━━ SOURCE TEXT ━━

Finally, it is interesting to note that the results obtained from semi-synthetic medium assays shows a good correlation with those obtained from sterile must (Table 2). Comparison between PF and VA values obtained from both media (Table 2) shows that even when absolute values were significantly modified, differences among isolates were kept (ANOVA with no significant interaction, p: 0.5321).

Table 2 Comparison among some strain properties evaluated in semisynthetic medium and grape must

Selection

In young wines obtained from neutral V. vinifera varieties the final aromatic quality is strongly influenced by the fermentative flavour originated from yeast metabolism. In the selection stage, small-scale red grape musts fermentations using the preselected indigenous isolates (MIi20 and MMf9) were carried out in order to evaluate both the aromatic profiles (Higher alcohols, HA; and Esters) and the physicochemical characteristics of the obtained wines. Additionally, an isolate (MMf8) representing the most frequent molecular pattern (pattern IIIa in Lopes et al. [7]) was also included in this selection stage. Fermentations carried out with both BC and F10 commercial strains were used as controls.

━━━
━━ EXTRACTED INFORMATION ━━

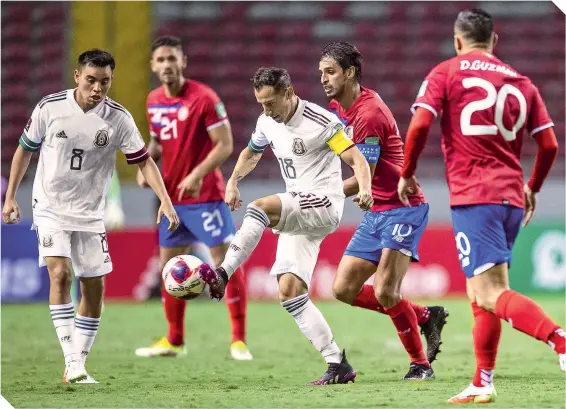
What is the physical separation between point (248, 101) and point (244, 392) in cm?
1203

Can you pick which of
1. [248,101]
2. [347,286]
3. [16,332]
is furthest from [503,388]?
[248,101]

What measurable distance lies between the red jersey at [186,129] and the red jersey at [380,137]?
6.01 feet

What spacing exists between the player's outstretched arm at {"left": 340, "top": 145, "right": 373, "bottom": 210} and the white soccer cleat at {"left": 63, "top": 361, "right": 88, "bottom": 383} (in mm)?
2071

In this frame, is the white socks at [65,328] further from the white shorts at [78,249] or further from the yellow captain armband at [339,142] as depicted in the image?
the yellow captain armband at [339,142]

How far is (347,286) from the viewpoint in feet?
21.2

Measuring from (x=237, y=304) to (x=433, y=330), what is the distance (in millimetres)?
1918

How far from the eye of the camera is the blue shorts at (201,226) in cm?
805

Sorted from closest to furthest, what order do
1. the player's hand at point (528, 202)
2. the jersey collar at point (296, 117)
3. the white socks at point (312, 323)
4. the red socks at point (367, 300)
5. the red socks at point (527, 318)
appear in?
1. the red socks at point (527, 318)
2. the player's hand at point (528, 202)
3. the white socks at point (312, 323)
4. the jersey collar at point (296, 117)
5. the red socks at point (367, 300)

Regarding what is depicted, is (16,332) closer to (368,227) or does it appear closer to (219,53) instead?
(368,227)

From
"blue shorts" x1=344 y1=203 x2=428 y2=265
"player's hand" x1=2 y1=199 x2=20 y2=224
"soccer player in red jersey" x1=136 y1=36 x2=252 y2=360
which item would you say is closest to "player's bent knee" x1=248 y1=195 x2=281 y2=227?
"blue shorts" x1=344 y1=203 x2=428 y2=265

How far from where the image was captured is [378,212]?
645 centimetres

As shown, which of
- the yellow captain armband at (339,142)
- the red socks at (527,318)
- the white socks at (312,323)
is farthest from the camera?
the white socks at (312,323)

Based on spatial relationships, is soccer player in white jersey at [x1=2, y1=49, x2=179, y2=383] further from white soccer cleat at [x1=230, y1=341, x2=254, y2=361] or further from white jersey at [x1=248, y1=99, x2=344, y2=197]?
white soccer cleat at [x1=230, y1=341, x2=254, y2=361]

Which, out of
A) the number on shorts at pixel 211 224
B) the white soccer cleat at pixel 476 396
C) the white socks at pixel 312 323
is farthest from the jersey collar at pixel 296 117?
the number on shorts at pixel 211 224
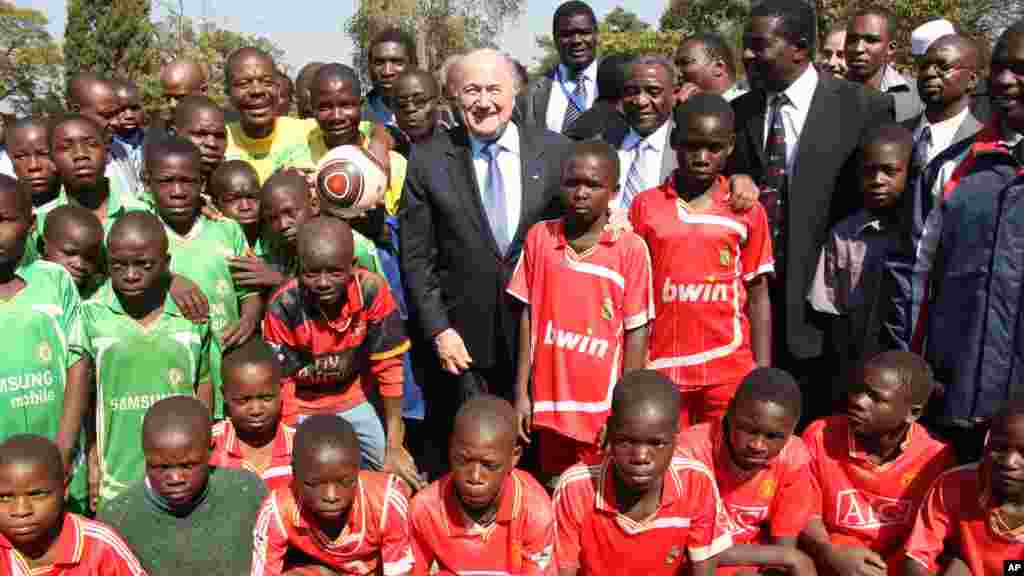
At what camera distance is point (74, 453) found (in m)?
3.97

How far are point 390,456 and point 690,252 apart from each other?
5.52 ft

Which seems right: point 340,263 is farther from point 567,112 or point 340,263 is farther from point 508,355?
point 567,112

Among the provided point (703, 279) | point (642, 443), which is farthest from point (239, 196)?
point (642, 443)

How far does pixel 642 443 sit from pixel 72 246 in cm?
264

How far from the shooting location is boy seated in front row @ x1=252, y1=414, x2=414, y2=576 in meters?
3.49

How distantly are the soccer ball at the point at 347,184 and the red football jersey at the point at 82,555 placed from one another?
1.95 meters

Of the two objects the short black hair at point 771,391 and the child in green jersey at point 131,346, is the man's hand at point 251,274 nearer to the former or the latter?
the child in green jersey at point 131,346

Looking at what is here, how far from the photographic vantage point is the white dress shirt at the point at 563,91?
6688mm

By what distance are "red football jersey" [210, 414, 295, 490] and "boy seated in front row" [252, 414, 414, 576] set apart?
1.04 feet

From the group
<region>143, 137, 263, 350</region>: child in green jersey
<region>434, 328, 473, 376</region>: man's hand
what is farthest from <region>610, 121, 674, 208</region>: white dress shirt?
<region>143, 137, 263, 350</region>: child in green jersey

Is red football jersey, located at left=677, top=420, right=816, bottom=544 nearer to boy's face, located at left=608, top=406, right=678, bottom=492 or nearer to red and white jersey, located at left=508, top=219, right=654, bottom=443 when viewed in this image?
boy's face, located at left=608, top=406, right=678, bottom=492

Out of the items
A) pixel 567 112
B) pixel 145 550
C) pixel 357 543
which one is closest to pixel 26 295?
pixel 145 550

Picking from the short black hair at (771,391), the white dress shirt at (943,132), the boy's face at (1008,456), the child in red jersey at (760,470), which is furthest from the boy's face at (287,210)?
Result: the boy's face at (1008,456)

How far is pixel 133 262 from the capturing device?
3967mm
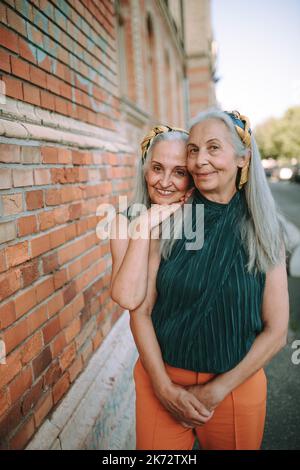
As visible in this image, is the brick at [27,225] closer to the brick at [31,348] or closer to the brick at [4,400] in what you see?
the brick at [31,348]

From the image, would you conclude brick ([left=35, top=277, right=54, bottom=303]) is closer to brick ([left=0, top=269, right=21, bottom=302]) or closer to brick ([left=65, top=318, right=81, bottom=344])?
brick ([left=0, top=269, right=21, bottom=302])

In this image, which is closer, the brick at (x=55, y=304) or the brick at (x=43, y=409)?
the brick at (x=43, y=409)

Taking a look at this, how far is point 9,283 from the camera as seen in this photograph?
4.51 ft

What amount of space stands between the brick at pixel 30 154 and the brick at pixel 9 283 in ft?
1.69

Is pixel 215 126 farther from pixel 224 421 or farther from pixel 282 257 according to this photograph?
pixel 224 421

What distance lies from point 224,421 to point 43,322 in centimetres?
98

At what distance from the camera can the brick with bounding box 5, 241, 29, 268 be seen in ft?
4.53

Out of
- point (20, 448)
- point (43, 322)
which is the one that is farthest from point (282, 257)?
point (20, 448)

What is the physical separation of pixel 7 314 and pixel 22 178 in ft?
1.97

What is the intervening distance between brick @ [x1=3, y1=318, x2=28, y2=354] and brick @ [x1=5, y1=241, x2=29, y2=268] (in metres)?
0.27

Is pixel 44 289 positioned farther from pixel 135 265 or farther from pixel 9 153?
pixel 9 153

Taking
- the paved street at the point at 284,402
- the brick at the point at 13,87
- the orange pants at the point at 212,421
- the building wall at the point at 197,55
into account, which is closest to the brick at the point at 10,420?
the orange pants at the point at 212,421

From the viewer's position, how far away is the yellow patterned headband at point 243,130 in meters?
1.45

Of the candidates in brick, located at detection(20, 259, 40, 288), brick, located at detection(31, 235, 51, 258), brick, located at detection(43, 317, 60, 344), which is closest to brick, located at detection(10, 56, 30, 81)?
brick, located at detection(31, 235, 51, 258)
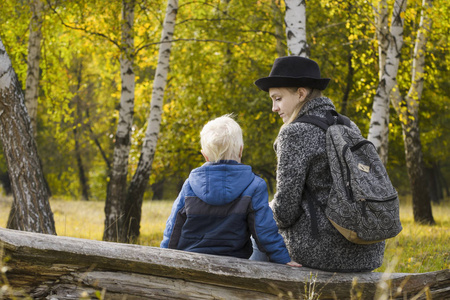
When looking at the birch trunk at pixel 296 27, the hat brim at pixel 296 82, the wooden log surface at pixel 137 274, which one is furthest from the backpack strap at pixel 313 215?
the birch trunk at pixel 296 27

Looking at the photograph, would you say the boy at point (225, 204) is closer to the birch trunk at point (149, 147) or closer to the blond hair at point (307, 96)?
the blond hair at point (307, 96)

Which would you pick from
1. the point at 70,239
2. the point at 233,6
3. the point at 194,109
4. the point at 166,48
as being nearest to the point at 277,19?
the point at 233,6

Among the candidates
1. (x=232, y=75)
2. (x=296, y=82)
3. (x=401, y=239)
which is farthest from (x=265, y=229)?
(x=232, y=75)

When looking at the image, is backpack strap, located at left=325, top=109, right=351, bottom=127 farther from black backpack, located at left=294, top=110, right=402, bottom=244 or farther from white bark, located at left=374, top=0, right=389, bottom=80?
white bark, located at left=374, top=0, right=389, bottom=80

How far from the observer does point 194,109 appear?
15195 millimetres

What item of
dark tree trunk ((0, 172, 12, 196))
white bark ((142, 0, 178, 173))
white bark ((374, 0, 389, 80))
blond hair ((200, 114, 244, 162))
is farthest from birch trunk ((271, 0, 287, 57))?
dark tree trunk ((0, 172, 12, 196))

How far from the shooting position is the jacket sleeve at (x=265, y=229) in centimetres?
311

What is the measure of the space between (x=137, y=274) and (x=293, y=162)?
1.17 metres

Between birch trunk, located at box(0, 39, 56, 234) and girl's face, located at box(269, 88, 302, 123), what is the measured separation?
288 centimetres

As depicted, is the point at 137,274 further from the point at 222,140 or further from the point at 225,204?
the point at 222,140

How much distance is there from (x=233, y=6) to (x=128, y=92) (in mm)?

━━━

### ABOUT THIS EXERCISE
Carry on the passage about selecting yeast isolates for wine fermentation, picking up right after its final sentence. The listing plays no part in the work here.

### WRITTEN RESPONSE
As a whole, the results indicate that all Malbec grape must fermentations took place properly and that the all wines had a composition considered normal for this winemaking scale. However, significant differences were observed among some physicochemical characteristics as well as the volatile compound concentrations of the wines produced by different yeast strains (Tables 3, 4).

Table 3 Enological features of Malbec wine from 5 l fermentations with two commercial strains and three selected indigenous isolates
Table 4 Volatile compounds (mg l 1) produced in Malbec wine fermentations (5 l) using two commercial strains and three selected indigenous isolates

It is interesting to note that MMf8 and MMf9 indigenous isolates were the lowest acetic acid and total higher alcohol producers. Elevated concentrations of both acetic acid (more than 0.8 g l−1) and higher alcohols (more than 300 mg l−1) are related to defective wines [28]. Additionally, isoamyl alcohol and 2-phenyl ethanol, the major constituents of the higher alcohols fraction; have been related to caustic notes and floral flavour notes in wines, respectively. MMf9 wines showed the lowest levels of isoamyl alcohol as well as the highest proportion of 2-phenyl ethanol with regard to the total higher alcohols values (30.7% of the total HA) (Table 4).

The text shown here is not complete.